Not so a great television show. That has impact. Chuckles the Clown? Swanee River? The Hospital in the mind of an autistic child? Edith's attempted rape? The Lost Pilot? "To serve man, it's a cookbook!". Dr. Who, Star Trek, Monty Python? Resonance.

But, it's too much. Too much choice. I can't sit still. I'm supposed to be writing a book. How can I write a book when I can't sit still long enough to read Time or even Everyday with Racheal Ray (don't judge, there are good recipes in there).
I love to be told stories. Love it. It's something we as humans love and take to from the earliest of ages. And television is the great storyteller because the characters are the same but the scenarios change. We can hold onto the people and listen or watch them go through adventures. It's Peter Cottontail but to the nth degree.

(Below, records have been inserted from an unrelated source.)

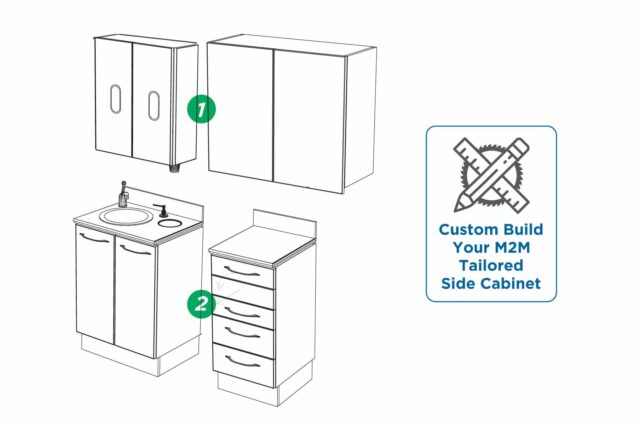 1

2

Custom Build Your M2M Tailored Side Cabinet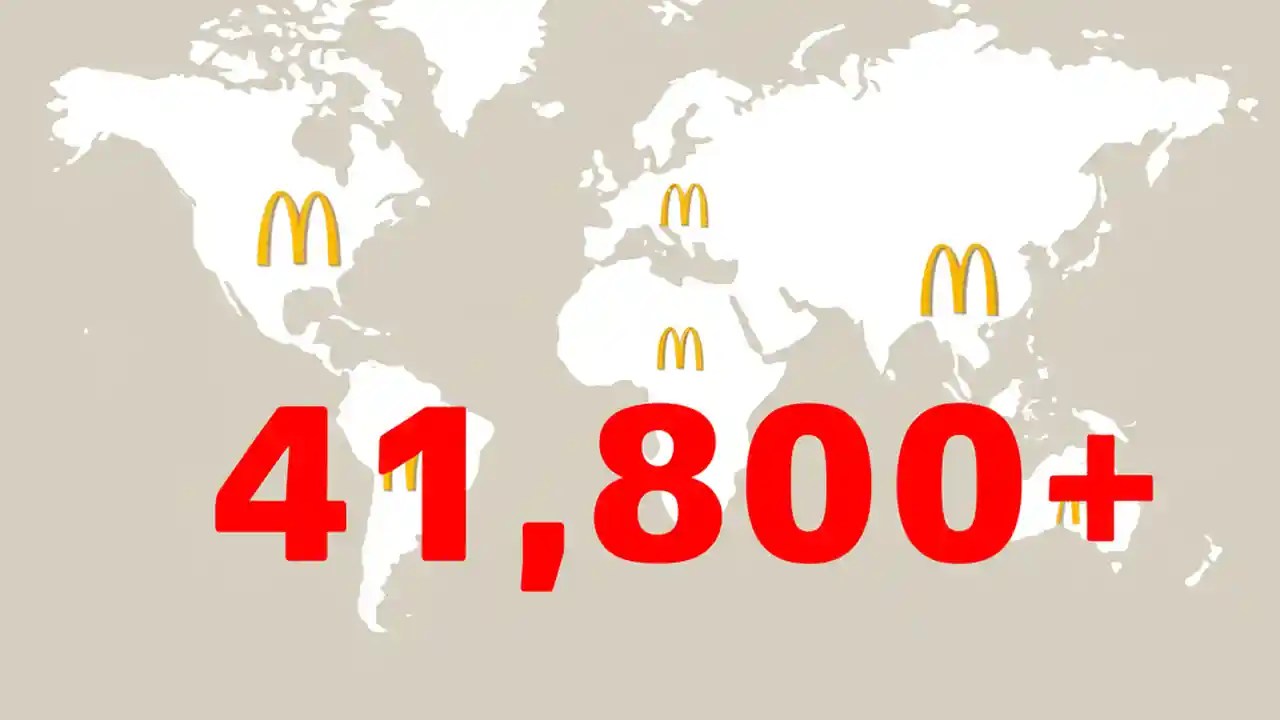 41,800+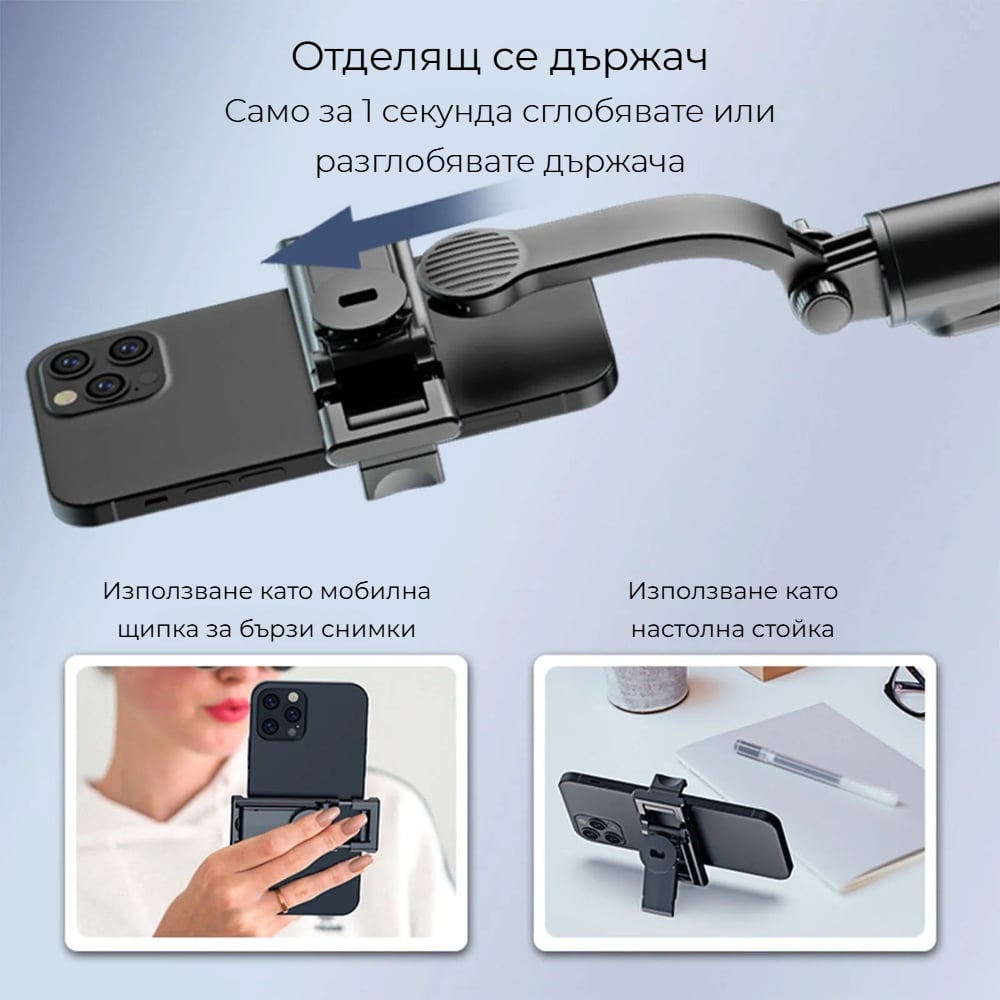 Отделящ се държач

Само за 1 секунда сглобявате или разглобявате държача

Използване като мобилна щипка за бързи снимки

Използване като настолна стойка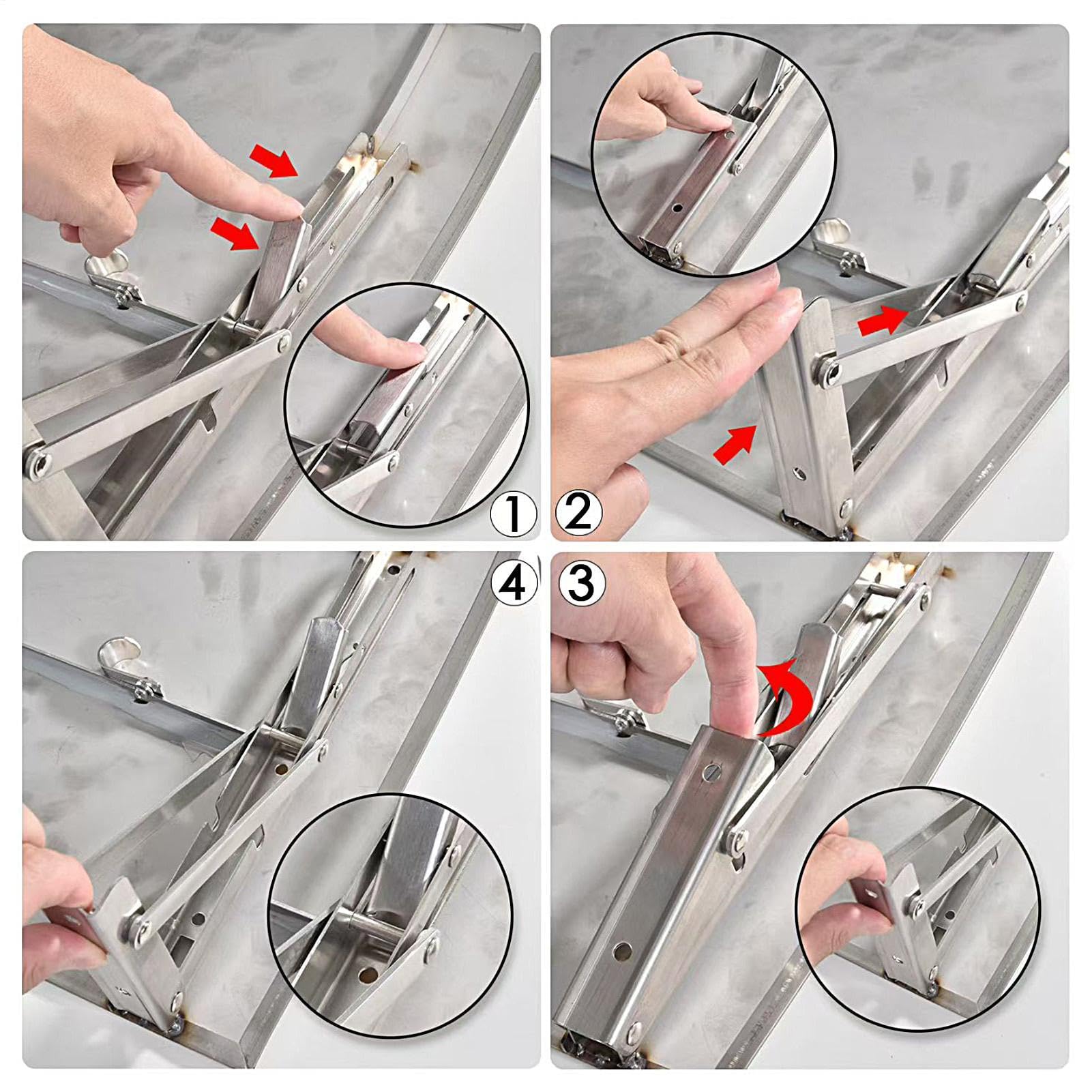 ①
②
④
③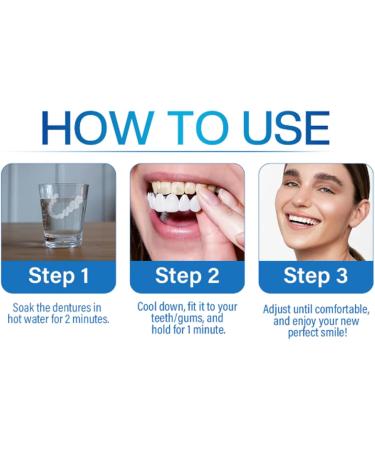 HOW TO USE

Step 1

Soak the dentures in hot water for 2 minutes.

Step 2

Cool down, fit it to your teeth/gums, and hold for 1 minute.

Step 3

Adjust until comfortable, and enjoy your new perfect smile!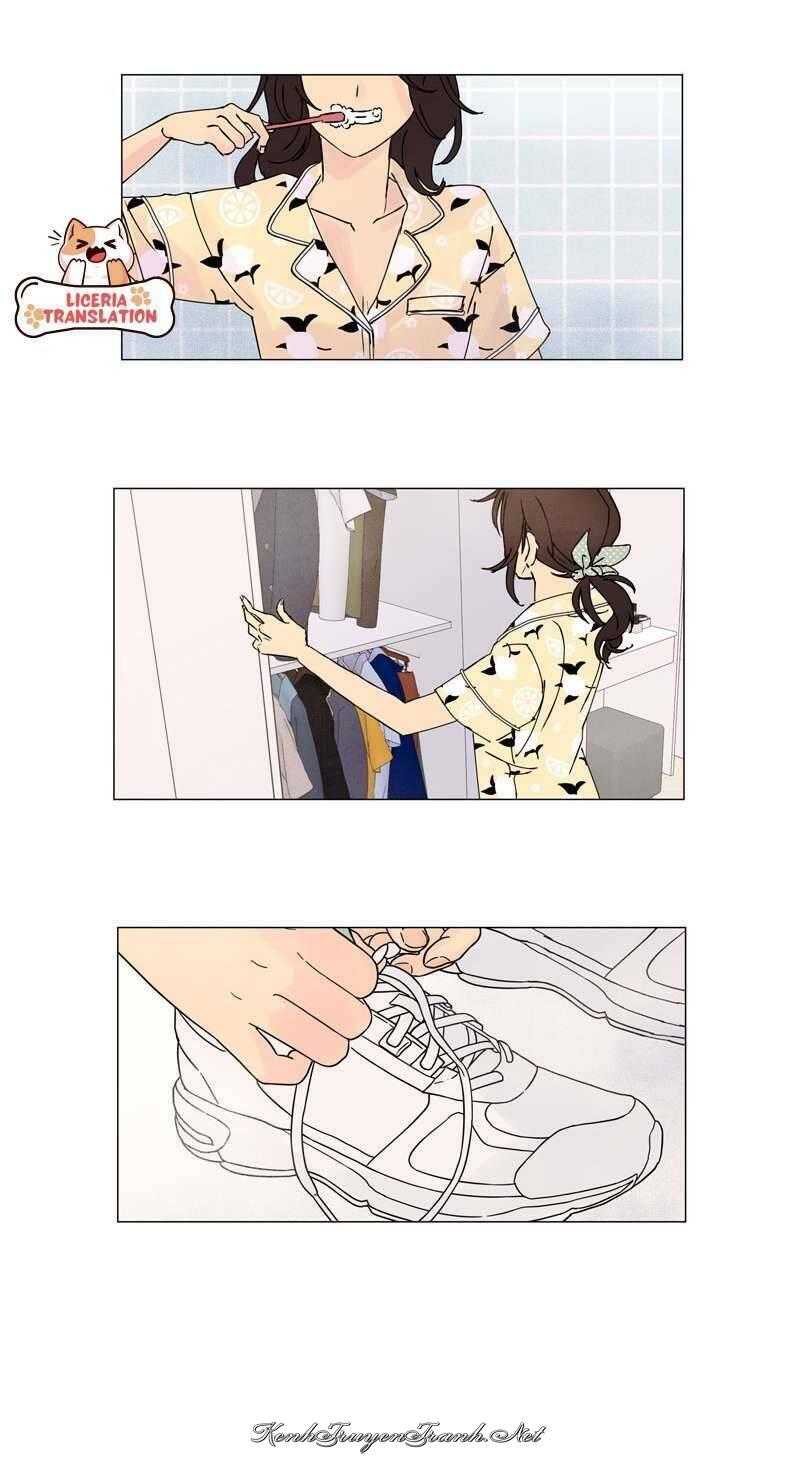 LICERIA TRANSLATION

KenhTruyenTranh.Net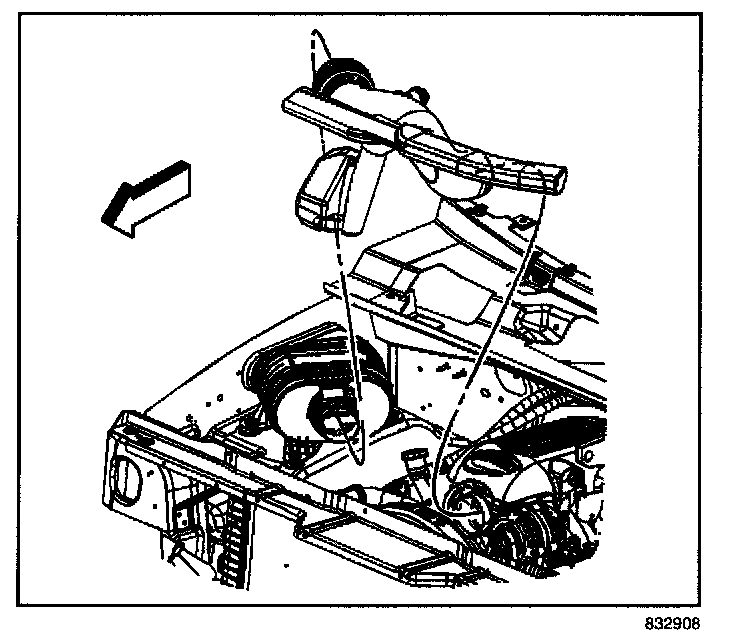 832908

It's like Italo Calvino said in "If on a Winter's Night a Traveler". (A book I have never finished but have talked about for 20 years) You go into a bookstore and the unread books on the shelf call out to you (I'm paraphrasing). There's not enough time to read them all. And you have to remind yourself what you came in for. And just buy that book.

Television is becoming like that. But when the day comes that it's all Hulu or something like that and the list of shows, the FUCKING LIST of shows, to watch is laid out in front of you, I dare you not to collapse under the weight of too much choice.

I don't think I'll be able to you. I might just have to go back to reading.


post script. for the sake of full disclosure, I must admit that, even though I used to read books like a crazy kid, in the dark, unde the covers when I was supposed to be asleep, those books were novelizations of episodes of Star Trek. That's right. When I was 8 I would READ my favorite television show and then watch it every night at 6 on WPIX. Spectre of the Gun being the only episode I read before I ever saw it. Okay, disclosure over.

1 comment:

John said...

For me, it was Space:1999 novelizations. And Doctor Who. I never watched the actual show until my late 30s, I read the novelizations as a kid.

Anyhow, I agree with what you say, but I am so uninvolved with broadcast TV that part of me has looked at it that way for a long, long time - I gave up cable 4 years ago, have never had HBO or Showtime . . . so I view it as a big morass of stuff that there is not time enough to access. As I've gotten older, my time has become more precious, I don't waste it. Casual television viewing became synonymous with wasting time in my brain. I'm very meticulous about the shows I choose to watch (as I am with movies). This means you miss out on most things, but I think that's good. The strong stuff does actually stick and mean something, in my experience - it's the useless clutter that falls away.

In other words, any given work - even a New Yorker article - has to earn your attention. It has to give you a reason not to zoom through parts. It's not our problem, it's the problem of the creators. I think you're watching Heroes exactly as it should be watched, if it is watched at all.